[[ SOURCE DOCUMENT, beginning ]]
FIGURE 19.2 The site plan for the Chesapeake Bay Foundation’s Merrill Building showing its orientation 17 degrees east of south and showing that most of the site is left in its natural state.
Source: Reproduced by permission of The Smith Group JJR.
The artificial lighting system is designed to interact with daylighting. Daylight comes in through the large expanse of south windows. Daylight also comes in through the smaller north windows, which are coordinated with the furniture layout (Figure 19.6). The artificial lighting is controlled in rows parallel to the south windows so that fixtures close to the windows can be dimmed when daylight is available. On the lower level the lighting is indirect, being bounced off the ceiling (Figure 19.5). On the upper level the lighting is direct indirect. The general illumination level is 30 foot-candles.
FIGURE 19.3 The south elevation of the Chesapeake Bay Foundation’s Merrill Building. Photo by Carl Bovill.
FIGURE 19.4 The north elevation of the Chesapeake Bay Foundation’s Merrill Building. Photo by Carl Bovill.
FIGURE 19.5 Indirect lighting provides high quality diffuse illumination in the Chesapeake Bay Foundation’s Merrill Building. Photo by Carl Bovill.
FIGURE 19.6 North windows are modest in size but positioned to provide significant illumination to work spaces on the north side of the Chesapeake Bay Foundation’s Merrill Building. Photo by Carl Bovill.
The material choices were driven by the following guidelines; recycled, rapidly renewable, salvaged, locally manufactured, locally harvested, recyclable, minimally processed, low embodied energy, and non-toxic. The building is framed with parallel strand lumber, which is made by gluing small strands of lumber together parallel to the long dimension of the framing member under high pressure. The result is timber sized framing members made from smaller trees. The building is sheathed with structural insulated panels, which provide high insulation value and contribute to lateral bracing. The north, east, and west facades with their modest punched window openings are finished with galvalume siding. Galvalume is an Al–Zn coated sheet steel product used for roofing and siding. Interior floors use bamboo in the formal areas, cork in the office areas, and linoleum in the break room kitchen. The interior walls are unfinished oriented strand board trimmed with medium density fiberboard. The ceilings on the lower floor are white acoustical panels used to reflect indirect artificial lighting to create even shadow-less lighting. The ceiling on the upper floor is exposed oriented strand board. The shading protecting the south glass is made from unused pickle barrel staves.
[[ SOURCE DOCUMENT, end ]]
[[ RECORDS SUPPLIED, beginning ]]
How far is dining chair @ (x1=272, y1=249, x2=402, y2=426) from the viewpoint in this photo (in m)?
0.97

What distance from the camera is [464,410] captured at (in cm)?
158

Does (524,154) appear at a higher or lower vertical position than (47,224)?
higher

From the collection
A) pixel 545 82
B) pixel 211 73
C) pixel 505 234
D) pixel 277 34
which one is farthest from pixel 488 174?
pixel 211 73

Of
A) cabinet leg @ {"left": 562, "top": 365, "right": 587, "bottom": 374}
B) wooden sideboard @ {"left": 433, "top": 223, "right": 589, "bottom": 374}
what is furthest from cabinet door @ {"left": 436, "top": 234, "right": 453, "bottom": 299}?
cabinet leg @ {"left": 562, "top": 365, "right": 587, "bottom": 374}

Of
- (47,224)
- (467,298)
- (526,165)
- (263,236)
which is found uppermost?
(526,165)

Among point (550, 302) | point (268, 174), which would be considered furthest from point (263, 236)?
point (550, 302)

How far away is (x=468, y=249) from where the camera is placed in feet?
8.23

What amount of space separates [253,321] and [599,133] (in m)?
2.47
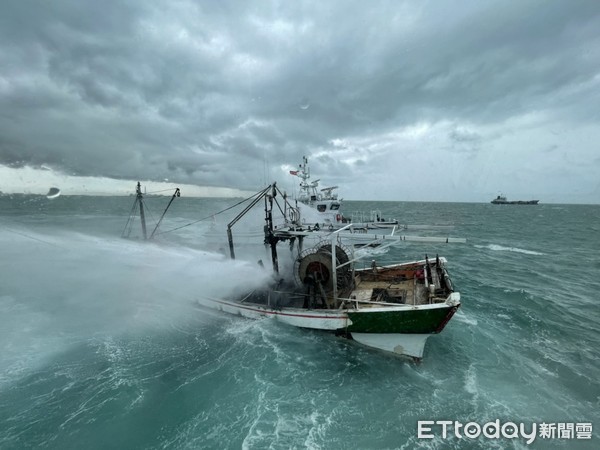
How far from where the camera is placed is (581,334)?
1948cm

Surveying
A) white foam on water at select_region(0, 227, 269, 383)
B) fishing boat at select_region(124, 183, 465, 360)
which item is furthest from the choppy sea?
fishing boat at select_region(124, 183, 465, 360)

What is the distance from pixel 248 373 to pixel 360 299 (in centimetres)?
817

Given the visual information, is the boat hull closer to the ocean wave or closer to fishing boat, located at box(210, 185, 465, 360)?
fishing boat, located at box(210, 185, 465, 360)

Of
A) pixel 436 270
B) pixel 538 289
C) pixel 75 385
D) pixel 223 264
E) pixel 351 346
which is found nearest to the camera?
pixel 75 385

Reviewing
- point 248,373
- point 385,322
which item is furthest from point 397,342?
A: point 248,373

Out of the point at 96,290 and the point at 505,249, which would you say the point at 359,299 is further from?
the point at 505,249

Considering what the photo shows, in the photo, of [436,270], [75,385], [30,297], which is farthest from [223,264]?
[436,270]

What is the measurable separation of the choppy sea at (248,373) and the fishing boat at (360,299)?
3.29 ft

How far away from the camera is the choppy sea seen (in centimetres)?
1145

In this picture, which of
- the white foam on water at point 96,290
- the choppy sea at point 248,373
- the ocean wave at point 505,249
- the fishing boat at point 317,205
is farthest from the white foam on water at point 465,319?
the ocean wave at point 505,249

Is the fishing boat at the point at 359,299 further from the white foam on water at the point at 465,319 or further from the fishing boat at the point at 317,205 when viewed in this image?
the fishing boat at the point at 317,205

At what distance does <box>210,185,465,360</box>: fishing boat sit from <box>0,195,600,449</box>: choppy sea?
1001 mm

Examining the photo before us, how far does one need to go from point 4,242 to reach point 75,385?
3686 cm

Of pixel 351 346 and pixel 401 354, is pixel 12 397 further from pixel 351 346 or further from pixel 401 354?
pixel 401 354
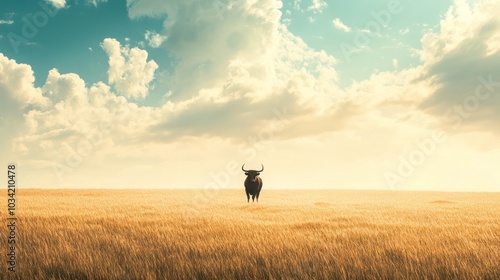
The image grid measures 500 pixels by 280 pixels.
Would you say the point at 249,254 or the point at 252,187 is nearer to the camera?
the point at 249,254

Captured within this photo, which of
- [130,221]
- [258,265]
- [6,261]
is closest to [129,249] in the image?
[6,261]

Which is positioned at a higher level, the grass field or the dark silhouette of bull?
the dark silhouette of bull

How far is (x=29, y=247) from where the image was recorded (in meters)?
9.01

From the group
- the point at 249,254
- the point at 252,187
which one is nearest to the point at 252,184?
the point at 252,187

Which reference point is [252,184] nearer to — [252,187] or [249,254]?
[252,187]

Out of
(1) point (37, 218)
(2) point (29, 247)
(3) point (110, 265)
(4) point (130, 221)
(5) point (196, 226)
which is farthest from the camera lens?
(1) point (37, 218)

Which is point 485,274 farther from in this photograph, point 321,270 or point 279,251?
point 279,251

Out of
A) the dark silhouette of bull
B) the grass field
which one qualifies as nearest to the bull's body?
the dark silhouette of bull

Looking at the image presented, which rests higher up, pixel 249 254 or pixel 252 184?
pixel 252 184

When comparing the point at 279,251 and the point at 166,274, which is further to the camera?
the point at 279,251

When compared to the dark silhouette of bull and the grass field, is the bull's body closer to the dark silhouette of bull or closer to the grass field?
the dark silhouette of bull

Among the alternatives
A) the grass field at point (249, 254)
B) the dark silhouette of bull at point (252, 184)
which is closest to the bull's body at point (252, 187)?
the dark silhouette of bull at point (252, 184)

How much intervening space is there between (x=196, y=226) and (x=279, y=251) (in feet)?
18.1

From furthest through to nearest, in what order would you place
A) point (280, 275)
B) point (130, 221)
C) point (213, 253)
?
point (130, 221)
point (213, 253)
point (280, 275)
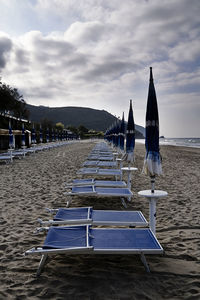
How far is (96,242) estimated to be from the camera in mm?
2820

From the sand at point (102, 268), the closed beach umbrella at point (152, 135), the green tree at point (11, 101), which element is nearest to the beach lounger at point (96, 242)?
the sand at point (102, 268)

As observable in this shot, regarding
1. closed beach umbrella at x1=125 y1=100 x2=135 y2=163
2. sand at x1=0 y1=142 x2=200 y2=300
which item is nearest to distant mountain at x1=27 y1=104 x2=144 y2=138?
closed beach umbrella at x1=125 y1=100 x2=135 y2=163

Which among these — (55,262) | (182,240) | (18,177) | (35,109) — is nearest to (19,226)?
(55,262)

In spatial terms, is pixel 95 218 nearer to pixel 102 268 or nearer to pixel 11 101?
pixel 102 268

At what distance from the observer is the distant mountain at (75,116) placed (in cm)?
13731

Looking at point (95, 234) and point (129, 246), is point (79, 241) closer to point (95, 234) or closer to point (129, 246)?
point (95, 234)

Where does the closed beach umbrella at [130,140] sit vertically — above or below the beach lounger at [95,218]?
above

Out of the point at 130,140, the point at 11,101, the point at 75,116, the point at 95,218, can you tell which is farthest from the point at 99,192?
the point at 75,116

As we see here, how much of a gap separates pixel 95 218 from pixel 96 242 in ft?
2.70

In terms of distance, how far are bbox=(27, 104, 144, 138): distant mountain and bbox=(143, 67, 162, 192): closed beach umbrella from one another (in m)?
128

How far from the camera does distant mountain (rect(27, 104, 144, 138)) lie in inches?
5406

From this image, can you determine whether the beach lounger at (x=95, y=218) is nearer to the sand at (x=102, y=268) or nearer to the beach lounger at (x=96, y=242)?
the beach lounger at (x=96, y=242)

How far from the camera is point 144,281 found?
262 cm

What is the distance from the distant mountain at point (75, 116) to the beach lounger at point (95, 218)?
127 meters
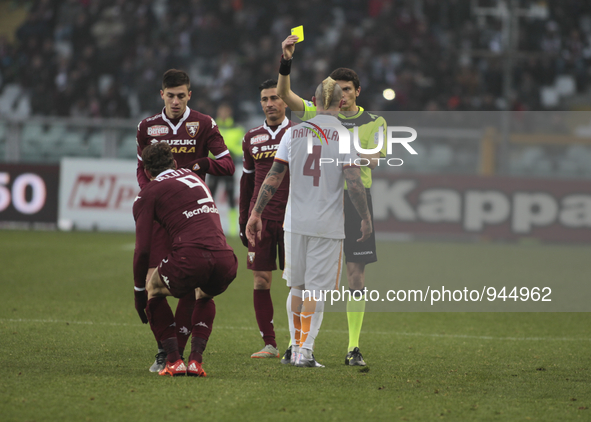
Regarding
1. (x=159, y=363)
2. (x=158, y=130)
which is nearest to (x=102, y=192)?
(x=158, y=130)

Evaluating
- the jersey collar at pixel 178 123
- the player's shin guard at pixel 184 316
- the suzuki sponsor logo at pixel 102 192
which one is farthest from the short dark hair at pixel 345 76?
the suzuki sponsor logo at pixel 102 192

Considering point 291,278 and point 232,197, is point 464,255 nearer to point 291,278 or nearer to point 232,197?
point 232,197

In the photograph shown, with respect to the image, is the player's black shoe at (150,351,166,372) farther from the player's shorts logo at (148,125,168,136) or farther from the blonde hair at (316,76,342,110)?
[[ RECORDS SUPPLIED, end ]]
§ **WHAT TO DO**:
A: List the interior floor materials that the Merrill Building passage names, each with the area where it is used.
B: For each statement, answer yes or no according to the Merrill Building passage and quote the words that decide it. (i) The general illumination level is 30 foot-candles. (ii) The upper level uses indirect lighting only. (iii) The south facade is finished with galvalume siding.
C: Resume the Merrill Building passage after its last sentence.

§ **RESULTS OF THE EXERCISE**:
A: Bamboo in the formal areas, cork in the office areas, and linoleum in the break room kitchen.

B:
(i) Yes: "The general illumination level is 30 foot-candles."
(ii) No: "On the upper level the lighting is direct indirect."
(iii) No: "The north, east, and west facades with their modest punched window openings are finished with galvalume siding."

C:
The building minimizes water use in two ways. First, the toilets are all composting toilets that do not use any water. Second, water for hand washing and laundry needs comes from the rainwater collected off the roof.
The indoor environmental quality is driven by the openness of the building interior and its orientation to large shaded south glass looking out over the Chesapeake Bay. Everyone in the building has a view to the outside. Daylight streams through the building. The circulation along the south glass minimizes sunlight glare on workstations. High indoor air quality is ensured by interior finishes with minimal VOC outgasing combined with good mechanical ventilation. Excellent natural cross ventilation also contributes to indoor air quality when conditions allow.